**Available data**
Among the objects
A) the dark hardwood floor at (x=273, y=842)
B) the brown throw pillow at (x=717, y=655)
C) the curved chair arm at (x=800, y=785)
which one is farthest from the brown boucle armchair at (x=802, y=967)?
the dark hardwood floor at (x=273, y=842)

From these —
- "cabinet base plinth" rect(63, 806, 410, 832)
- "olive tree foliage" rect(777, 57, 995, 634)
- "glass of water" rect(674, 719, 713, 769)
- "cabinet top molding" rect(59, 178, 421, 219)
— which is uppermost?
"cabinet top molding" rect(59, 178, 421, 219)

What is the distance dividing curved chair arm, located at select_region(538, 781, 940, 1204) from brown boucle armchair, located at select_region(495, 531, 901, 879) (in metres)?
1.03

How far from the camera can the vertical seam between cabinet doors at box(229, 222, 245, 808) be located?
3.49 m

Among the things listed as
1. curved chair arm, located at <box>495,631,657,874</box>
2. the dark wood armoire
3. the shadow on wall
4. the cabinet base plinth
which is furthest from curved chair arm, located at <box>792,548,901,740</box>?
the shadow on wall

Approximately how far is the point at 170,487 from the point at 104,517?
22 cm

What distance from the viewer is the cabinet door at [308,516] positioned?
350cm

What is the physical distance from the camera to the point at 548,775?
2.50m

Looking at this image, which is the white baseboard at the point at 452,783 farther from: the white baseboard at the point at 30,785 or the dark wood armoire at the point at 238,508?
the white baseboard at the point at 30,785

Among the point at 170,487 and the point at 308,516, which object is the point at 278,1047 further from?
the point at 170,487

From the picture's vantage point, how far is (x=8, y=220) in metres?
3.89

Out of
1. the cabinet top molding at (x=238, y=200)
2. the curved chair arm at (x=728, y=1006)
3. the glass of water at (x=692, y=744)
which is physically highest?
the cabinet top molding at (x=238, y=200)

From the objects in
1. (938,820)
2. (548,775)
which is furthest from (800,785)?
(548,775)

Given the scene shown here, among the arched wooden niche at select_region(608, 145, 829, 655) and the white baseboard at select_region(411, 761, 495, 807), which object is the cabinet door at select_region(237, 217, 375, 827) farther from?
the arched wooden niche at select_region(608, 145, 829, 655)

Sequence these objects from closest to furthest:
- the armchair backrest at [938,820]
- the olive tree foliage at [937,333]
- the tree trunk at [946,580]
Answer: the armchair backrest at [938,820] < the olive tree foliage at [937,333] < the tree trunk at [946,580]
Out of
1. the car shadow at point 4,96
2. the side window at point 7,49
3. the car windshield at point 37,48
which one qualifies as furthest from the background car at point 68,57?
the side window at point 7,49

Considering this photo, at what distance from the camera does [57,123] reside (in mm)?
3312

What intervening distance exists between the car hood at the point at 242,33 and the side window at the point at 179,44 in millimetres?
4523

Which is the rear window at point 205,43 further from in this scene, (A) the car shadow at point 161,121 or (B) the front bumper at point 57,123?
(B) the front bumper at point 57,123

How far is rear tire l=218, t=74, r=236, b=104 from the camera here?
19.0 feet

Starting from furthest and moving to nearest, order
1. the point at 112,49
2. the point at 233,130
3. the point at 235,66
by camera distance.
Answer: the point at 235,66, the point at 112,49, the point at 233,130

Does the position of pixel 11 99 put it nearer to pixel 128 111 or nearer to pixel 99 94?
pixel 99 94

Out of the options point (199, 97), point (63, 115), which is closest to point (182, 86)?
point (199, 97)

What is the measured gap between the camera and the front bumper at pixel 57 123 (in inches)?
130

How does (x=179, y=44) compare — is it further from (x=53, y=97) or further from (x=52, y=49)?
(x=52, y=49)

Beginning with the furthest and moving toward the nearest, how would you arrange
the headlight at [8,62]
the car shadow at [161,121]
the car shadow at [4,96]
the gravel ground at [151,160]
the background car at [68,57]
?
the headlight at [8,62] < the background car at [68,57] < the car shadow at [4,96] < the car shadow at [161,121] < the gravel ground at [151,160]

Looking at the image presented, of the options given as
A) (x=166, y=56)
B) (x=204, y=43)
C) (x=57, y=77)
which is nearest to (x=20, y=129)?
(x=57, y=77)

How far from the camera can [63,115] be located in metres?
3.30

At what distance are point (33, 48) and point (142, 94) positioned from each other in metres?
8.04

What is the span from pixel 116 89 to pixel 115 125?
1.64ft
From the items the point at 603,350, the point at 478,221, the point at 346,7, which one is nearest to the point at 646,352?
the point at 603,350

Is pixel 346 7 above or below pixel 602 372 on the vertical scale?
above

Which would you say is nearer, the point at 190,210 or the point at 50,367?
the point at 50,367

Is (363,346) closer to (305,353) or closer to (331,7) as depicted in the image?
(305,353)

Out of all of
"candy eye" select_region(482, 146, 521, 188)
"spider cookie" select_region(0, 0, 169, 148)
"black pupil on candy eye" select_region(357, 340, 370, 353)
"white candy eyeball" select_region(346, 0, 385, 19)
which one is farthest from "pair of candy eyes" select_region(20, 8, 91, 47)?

**Task objective**
Copy the records above exactly as they appear.

**Reply**
Among the objects
A) the dark hardwood floor at (x=273, y=842)
B) the brown throw pillow at (x=717, y=655)
C) the curved chair arm at (x=800, y=785)
which one is farthest from the brown boucle armchair at (x=802, y=967)?
the dark hardwood floor at (x=273, y=842)

From these —
- "cabinet base plinth" rect(63, 806, 410, 832)
- "olive tree foliage" rect(777, 57, 995, 634)
- "glass of water" rect(674, 719, 713, 769)
- "cabinet top molding" rect(59, 178, 421, 219)
— which is uppermost?
"cabinet top molding" rect(59, 178, 421, 219)

What is the distance dividing curved chair arm, located at select_region(538, 781, 940, 1204) from brown boucle armchair, located at select_region(495, 531, 901, 879) (in metres)?
1.03

How far from the camera can the vertical seam between cabinet doors at box(229, 222, 245, 808) be located?
3.49 m

Among the things listed as
1. curved chair arm, located at <box>495,631,657,874</box>
2. the dark wood armoire
3. the shadow on wall
4. the cabinet base plinth
which is furthest from curved chair arm, located at <box>792,548,901,740</box>?
the shadow on wall

Approximately how far is the point at 170,487 from the point at 104,517?
22 cm

What distance from the viewer is the cabinet door at [308,516] positioned?
350cm

What is the physical distance from the camera to the point at 548,775?
2.50m

Looking at this image, which is the white baseboard at the point at 452,783 farther from: the white baseboard at the point at 30,785 or the dark wood armoire at the point at 238,508?
the white baseboard at the point at 30,785

Among the point at 170,487 and the point at 308,516, which object is the point at 278,1047 further from?
the point at 170,487

From the picture's vantage point, how far is (x=8, y=220) in metres?
3.89

Out of
1. the cabinet top molding at (x=238, y=200)
2. the curved chair arm at (x=728, y=1006)
3. the glass of water at (x=692, y=744)
which is physically highest?
the cabinet top molding at (x=238, y=200)

From the objects in
1. (938,820)
2. (548,775)
which is furthest from (800,785)?
(548,775)

Given the scene shown here, among the arched wooden niche at select_region(608, 145, 829, 655) and the white baseboard at select_region(411, 761, 495, 807), which object is the cabinet door at select_region(237, 217, 375, 827) farther from?
the arched wooden niche at select_region(608, 145, 829, 655)

Sequence these objects from closest to furthest:
- the armchair backrest at [938,820]
- the olive tree foliage at [937,333]
- the tree trunk at [946,580]
Answer: the armchair backrest at [938,820] < the olive tree foliage at [937,333] < the tree trunk at [946,580]
Out of
1. the car shadow at point 4,96
2. the side window at point 7,49
3. the car windshield at point 37,48
which one qualifies as furthest from the background car at point 68,57?
the side window at point 7,49

Considering this photo, at what distance from the camera does [57,123] reside (in mm)?
3312

What intervening distance exists between the car hood at the point at 242,33 and the side window at the point at 179,44 in millimetres?
4523

Which is the rear window at point 205,43 further from in this scene, (A) the car shadow at point 161,121 or (B) the front bumper at point 57,123?
(B) the front bumper at point 57,123

How far is rear tire l=218, t=74, r=236, b=104 from the camera here?
19.0 feet

Starting from furthest and moving to nearest, order
1. the point at 112,49
2. the point at 233,130
3. the point at 235,66
by camera distance.
Answer: the point at 235,66, the point at 112,49, the point at 233,130

Does the position of pixel 11 99 put it nearer to pixel 128 111 or nearer to pixel 99 94?
pixel 99 94

Out of the options point (199, 97), point (63, 115), which is closest to point (182, 86)?
point (199, 97)

What is the measured gap between the camera and the front bumper at pixel 57 123 (in inches)?
130

How does (x=179, y=44) compare — is it further from (x=53, y=97) or further from (x=52, y=49)?
(x=52, y=49)

Beginning with the furthest and moving toward the nearest, how would you arrange
the headlight at [8,62]
the car shadow at [161,121]
the car shadow at [4,96]
the gravel ground at [151,160]
the background car at [68,57]
?
the headlight at [8,62] < the background car at [68,57] < the car shadow at [4,96] < the car shadow at [161,121] < the gravel ground at [151,160]

Looking at the image presented, of the options given as
A) (x=166, y=56)
B) (x=204, y=43)
C) (x=57, y=77)
which is nearest to (x=20, y=129)?
(x=57, y=77)

How far from the camera can [63,115] be located in metres?
3.30

At what distance are point (33, 48) and point (142, 94) positioned from each other in metres?
8.04

What is the span from pixel 116 89 to pixel 115 125?
1.64ft
From the items the point at 603,350, the point at 478,221, the point at 346,7, which one is nearest to the point at 646,352?
the point at 603,350

Is pixel 346 7 above or below pixel 602 372 on the vertical scale?
above

Which would you say is nearer, the point at 190,210 or the point at 50,367?
the point at 50,367

Is (363,346) closer to (305,353) or closer to (331,7) as depicted in the image?
(305,353)

Out of all of
"candy eye" select_region(482, 146, 521, 188)
"spider cookie" select_region(0, 0, 169, 148)
"black pupil on candy eye" select_region(357, 340, 370, 353)
"white candy eyeball" select_region(346, 0, 385, 19)
which one is farthest from "pair of candy eyes" select_region(20, 8, 91, 47)?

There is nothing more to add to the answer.